Carleton University and a leading Ottawa patent and trademark firm have launched a program aimed at teaching local tech firms how to protect some of their most precious, yet often overlooked, assets ​– intellectual property.

The Certificate in IP Strategy is being offered through Carleton’s Sprott School of Business. Stratford Intellectual Property helped design the curriculum, and its employees are teaching the 14-week program, which began on Wednesday.

Sandra Crocker, Carleton’s associate vice-president of strategic initiatives and operations, says that while patents and other forms of IP are a fundamental component of every technology startup, most founders understand little about managing intellectual property beyond the nuts and bolts of filing a patent or trademark.

“Most of the programs that are out there are a three-hour seminar on patents 101,” she says. “We didn’t see anything that really talked about, ‘What is the value of IP to your company and how do you exploit and protect that value?’” 

The university hopes to change that with the new online offering.
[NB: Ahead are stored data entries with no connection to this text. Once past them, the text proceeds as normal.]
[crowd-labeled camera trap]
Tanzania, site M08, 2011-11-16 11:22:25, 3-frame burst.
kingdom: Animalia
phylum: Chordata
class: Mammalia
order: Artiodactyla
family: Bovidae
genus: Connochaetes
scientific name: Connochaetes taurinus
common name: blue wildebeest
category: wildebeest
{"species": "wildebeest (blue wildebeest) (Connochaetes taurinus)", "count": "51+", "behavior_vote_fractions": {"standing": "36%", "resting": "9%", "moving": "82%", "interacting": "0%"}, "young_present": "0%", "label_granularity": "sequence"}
Topics covered in the weekly modules include drafting legal agreements to maintain control of IP, monetizing patented innovations and protecting trade secrets, “which people don’t understand terribly well,” according to Crocker.
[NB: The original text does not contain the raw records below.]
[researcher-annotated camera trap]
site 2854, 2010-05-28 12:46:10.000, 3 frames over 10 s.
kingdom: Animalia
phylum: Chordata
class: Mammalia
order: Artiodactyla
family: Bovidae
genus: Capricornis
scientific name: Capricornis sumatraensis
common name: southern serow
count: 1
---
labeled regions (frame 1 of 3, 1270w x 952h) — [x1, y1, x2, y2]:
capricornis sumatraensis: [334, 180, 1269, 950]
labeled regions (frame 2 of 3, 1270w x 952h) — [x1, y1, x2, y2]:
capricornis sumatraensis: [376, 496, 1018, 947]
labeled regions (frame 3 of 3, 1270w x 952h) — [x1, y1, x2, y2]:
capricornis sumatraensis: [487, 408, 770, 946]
Lack of IP strategies costly

As a final task, all participants will be required to map out an IP strategy for their company. That’s something many tech entrepreneurs fail to do at the outset of launching a business, notes Stratford Intellectual Property president Natalie Giroux ​– an oversight that too often ends up costing them dearly in the long run.
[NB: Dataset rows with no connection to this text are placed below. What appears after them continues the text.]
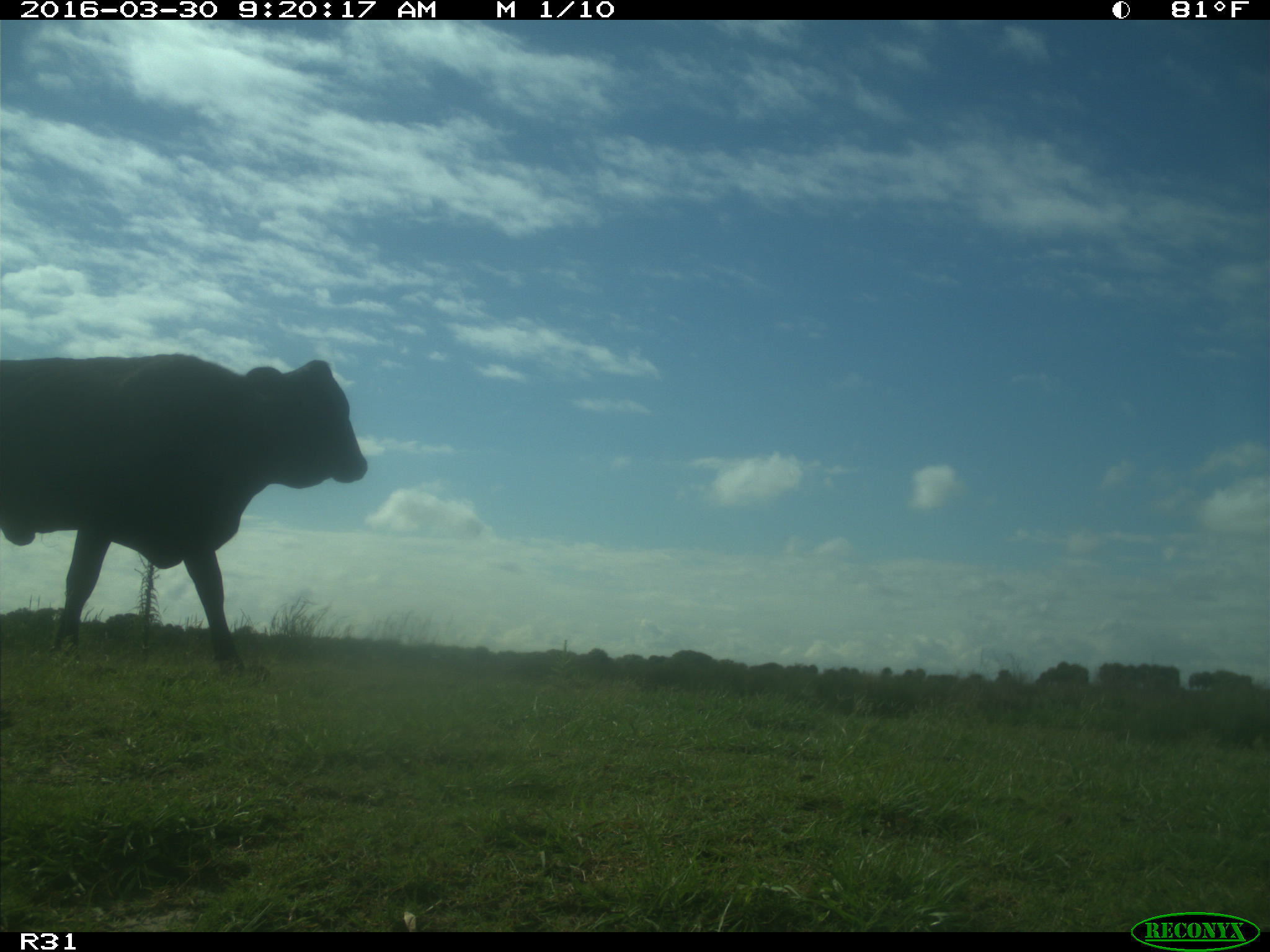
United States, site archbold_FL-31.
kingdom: Animalia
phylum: Chordata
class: Mammalia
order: Artiodactyla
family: Bovidae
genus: Bos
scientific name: Bos taurus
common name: domestic cow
Bos taurus (domestic cow).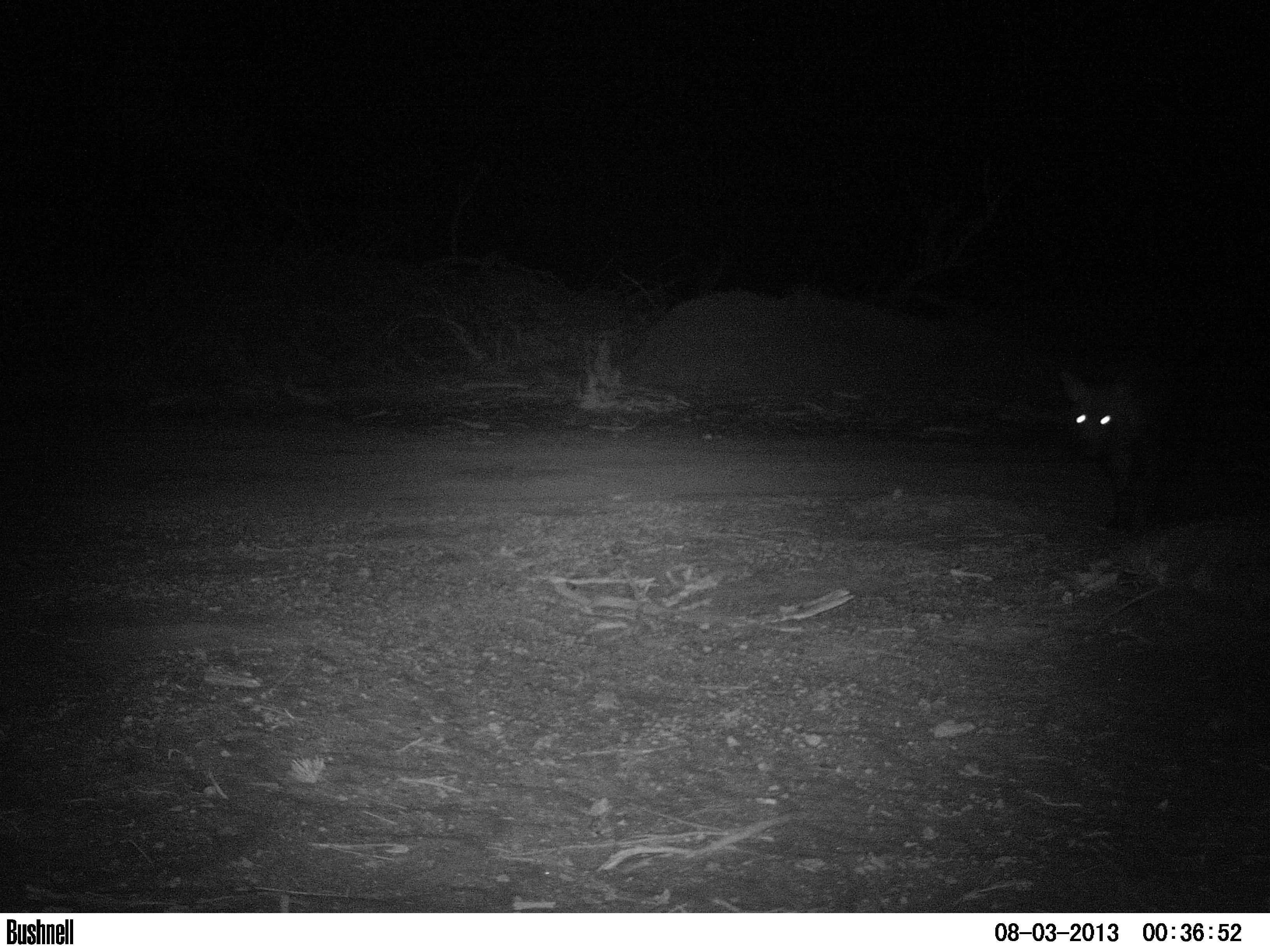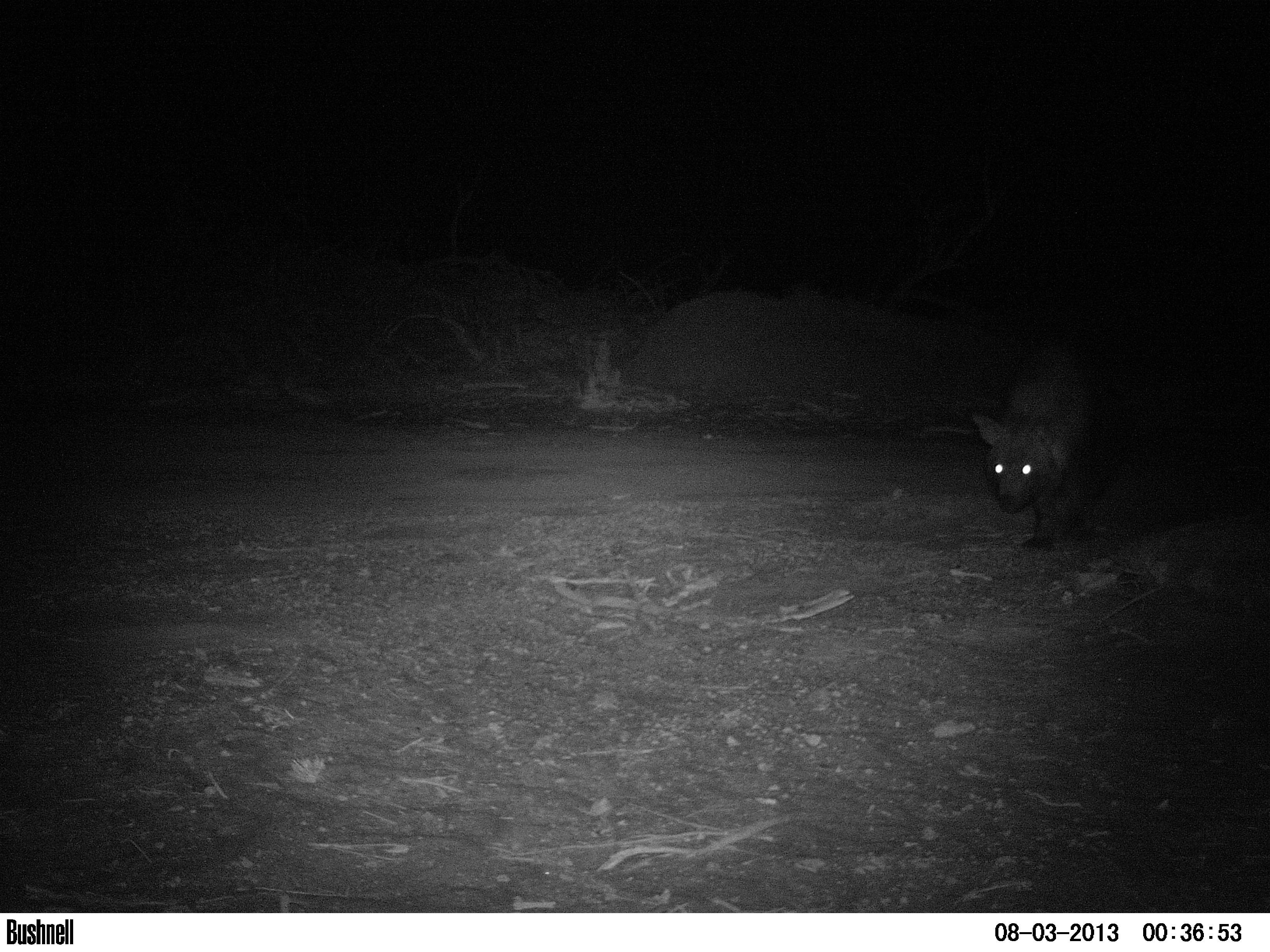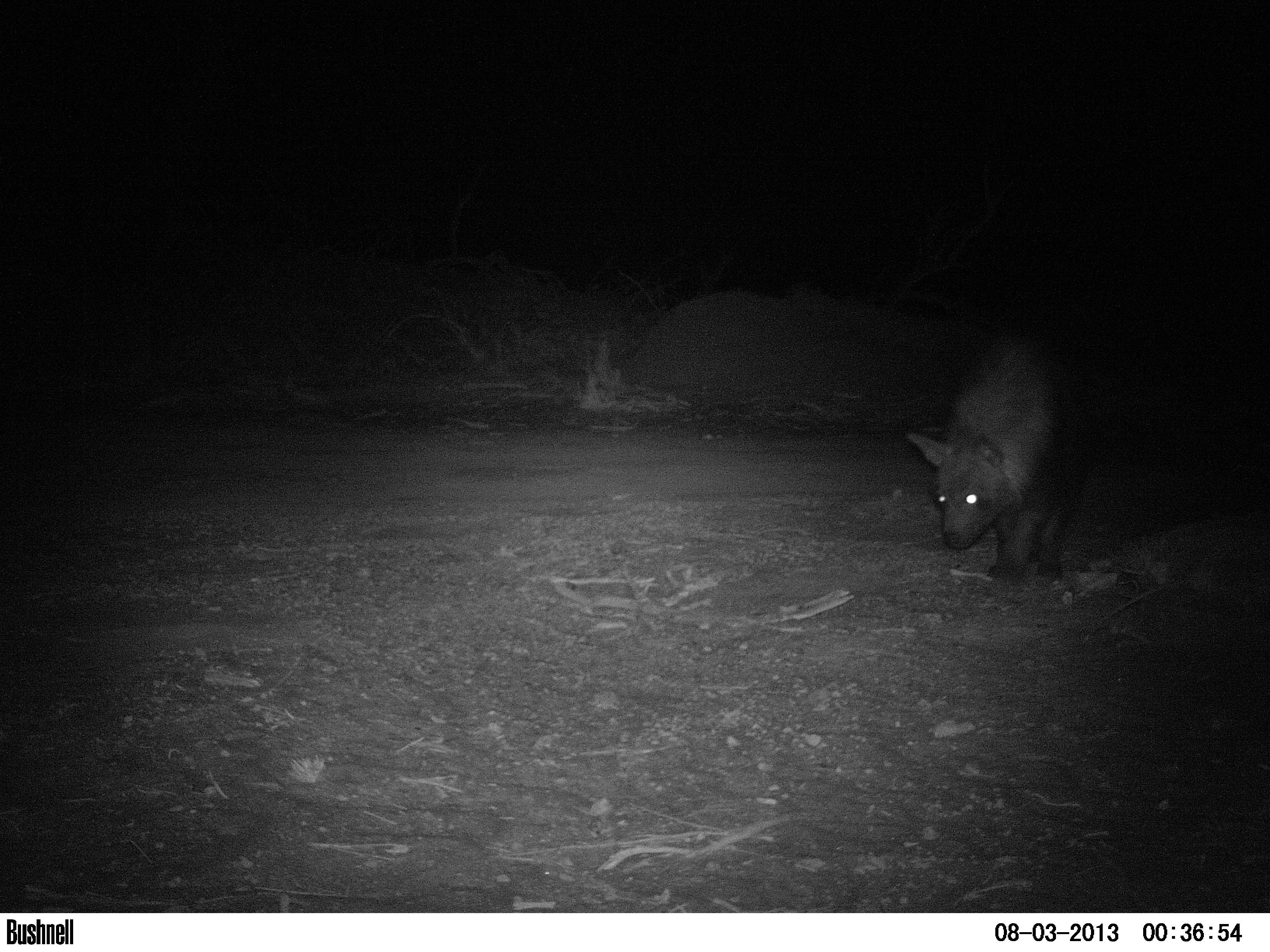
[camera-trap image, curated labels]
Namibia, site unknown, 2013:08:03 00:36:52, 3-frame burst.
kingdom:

“The big problem with IP is that entrepreneurs don’t know what they don’t know,” Giroux says.

IP is big business in Canada, with nearly 160,000 applications for patents, trademarks and industrial designs filed each year. 

Yet Giroux says many founders “don’t understand enough to see the value for them. They just do the basic, ‘Let’s file a patent and have a trademark’ and they think they’re covered. But there's so much more than that.”

The new course comes as governments across the country are making the creation and protection of IP a higher priority.

The federal government, for example, has pledged millions of dollars to create a long-term IP strategy for Canada, which has traditionally lagged behind the United States in generating and retaining intellectual property. The Canadian Intellectual Property Office, an agency of the federal Ministry of Innovation, Science and Economic Development, was involved in developing Carleton’s new program. 

At the provincial level, the Ontario government created a task force last year to look at ways of better educating SMEs on the importance of IP. 

Carleton’s first cohort includes 13 tech firms from Ottawa and the surrounding area, varying in size from two-person startups to well-established companies with thousands of employees. The university is covering all the costs of the inaugural course but is hoping to secure federal and provincial funding for future editions. 

Crocker says the program is already generating a buzz, noting that more than a dozen companies are on a waiting list for the next course. 

The curriculum could eventually be expanded to cover other industries beyond tech, Giroux adds.

“If you think about a restaurant, they will have trademarks, they will have copyrights, they will have trade secrets,” she says.